Why does civil war arise where the state has more capacity? Three complementary explanations exist.
The first concerns rebel gravitation, or the notion that rebel groups want to deal the first blow to the state where it hurts the most. Insurgents need to target crucial state infrastructure, penetrate state institutions to influence actors and processes, or control areas where resources are being extracted. For example, in Angola, the Popular Movement for the Liberation of Angola (MPLA) opened their struggle against Portuguese occupation by launching a deadly attack against police garrisons and a prison in Luanda, the future Angolan capital. And in neighboring Rhodesia (now Zimbabwe), forces of the Zimbabwe African People’s Union (ZAPU) mobilized urban workers as a tour de force in urban areas.
The second explanation emphasizes elite fragmentation, where different violent factions emerge after the fragmentation of political elites. If these factions are strong, incumbents might fail to continue co-opting political opponents, but also not be able to repress them. Even insurgent groups that aspire to secession still operate in the national or provincial capital, where they use violence if the need arises. This was the case in El Salvador, as well as in Uganda, where Yoweri Museveni and his Popular Resistance Army (PRA) emerged following a conflict of interests with the president Milton Obote.
Finally, in many situations, civil war happens exactly because the state expands its influence into heretofore-ungoverned regions. Expanding the state does not necessarily mean greater integration of the population, but often its disengagement and disenchantment. The locals may perceive such an expansion as constituting a cultural, economic, and/or political threat to their way of life, especially if policies enforce the customs and traditions of the ruling group.
Consider again Afghanistan, this time during the 1970s. Rather than integrating the population, the expansion of government institutions into certain regions was met with resentment and violence, and ultimately contributed to the onset of multiple civil wars. Rebellions in these regions began by attacking state institutions. Four decades on, modern-day Afghans are still paying the price.

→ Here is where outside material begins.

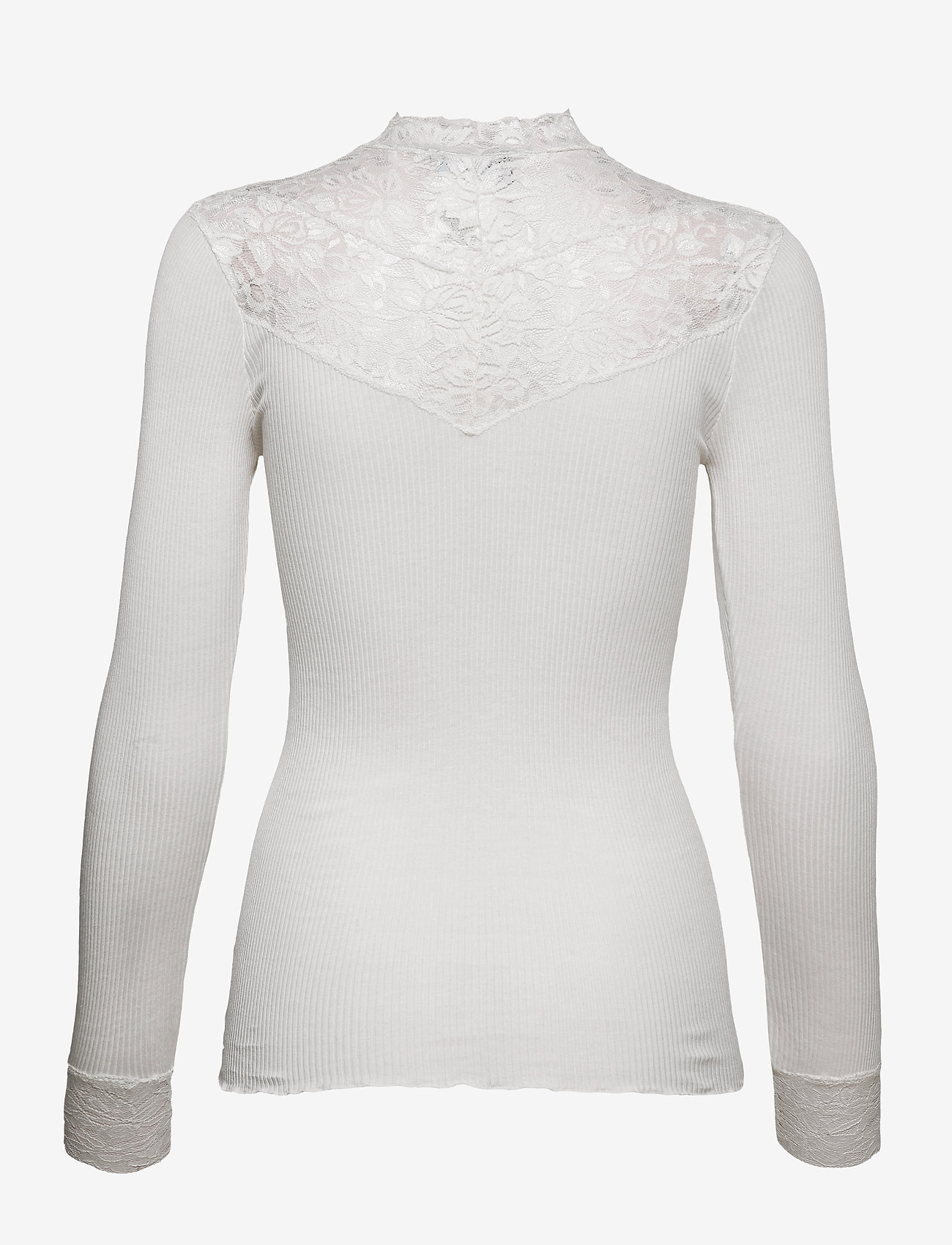 Rosemunde - Silk t-shirt w/ lace - langärmlige tops - ivory - 1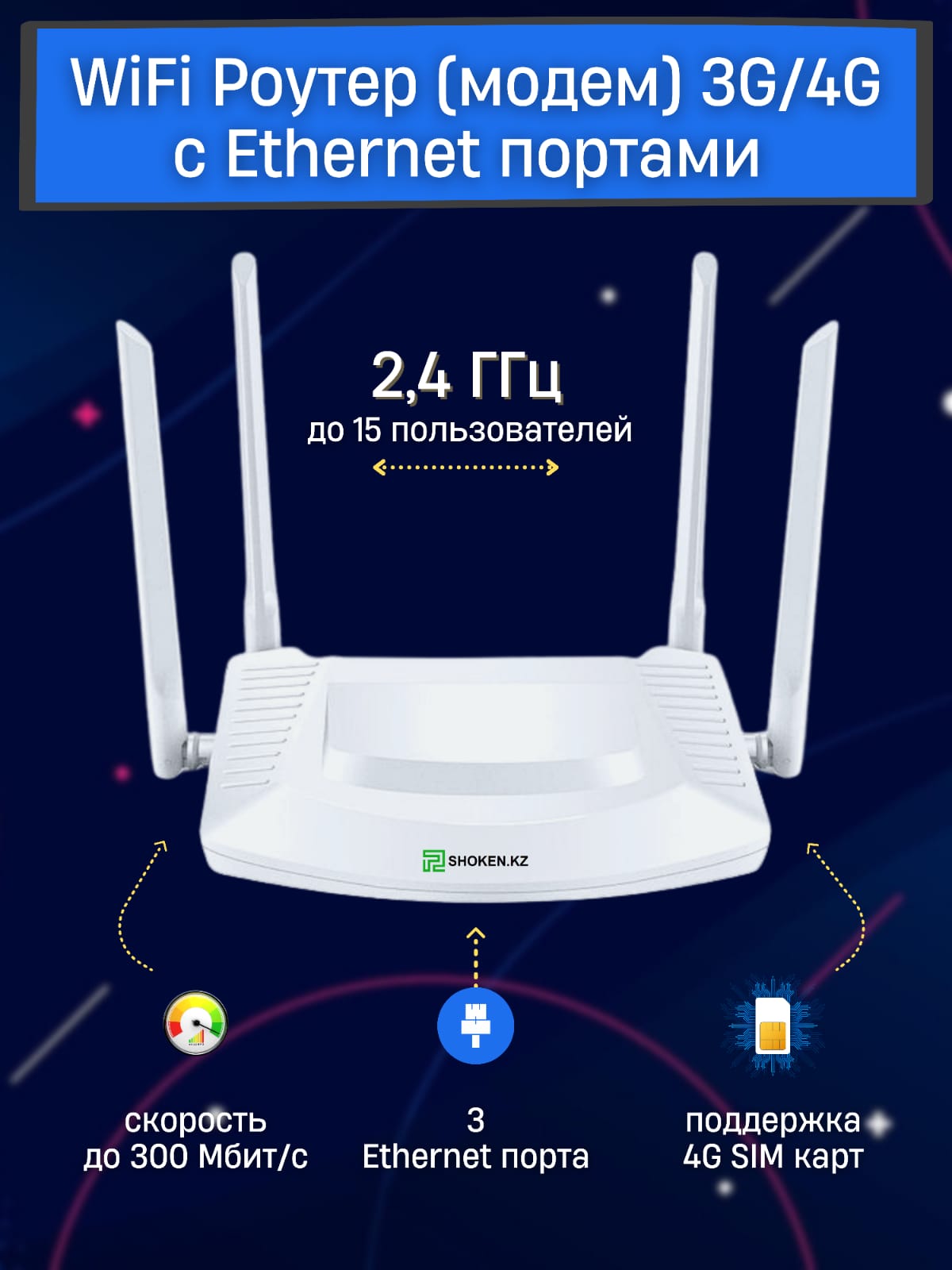 Роутер 4G LTE маршрутизатор стационарный YC 901 модем для интернета дома, в офис, в школу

The idea that civil war onset is related to poor administrative and institutional control of their peripheries has informed US and international security strategies (see, e.g., here, here, and here). Indeed, the notion of winning the “hearts and minds” of civilians by promoting democratization and economic development in order to promote peace has captivated foreign policy makers and military officials since at least the 1990s.
But it is exactly these miscalculated moves toward hastened institutional expansion that often generate resentment, and more conflict. Indeed, it might very well be that the idea that we can win “hearts and minds” is simply an ignis fatuus in many situations. Promoting development and capacity within states can and will lead to more civil war. That does not mean we should not pursue these aims, because in the long run, political openness and high economic development will have a pacifying effect. But for Afghanistan and other low capacity states, things might get worse before they get better.
Ore Koren is a US Foreign Policy and International Security Fellow at Dartmouth College, a PhD Candidate at the Department of Political Science, Minnesota, and starting August 1, 2018, an Assistant Professor at Indiana University, Bloomington.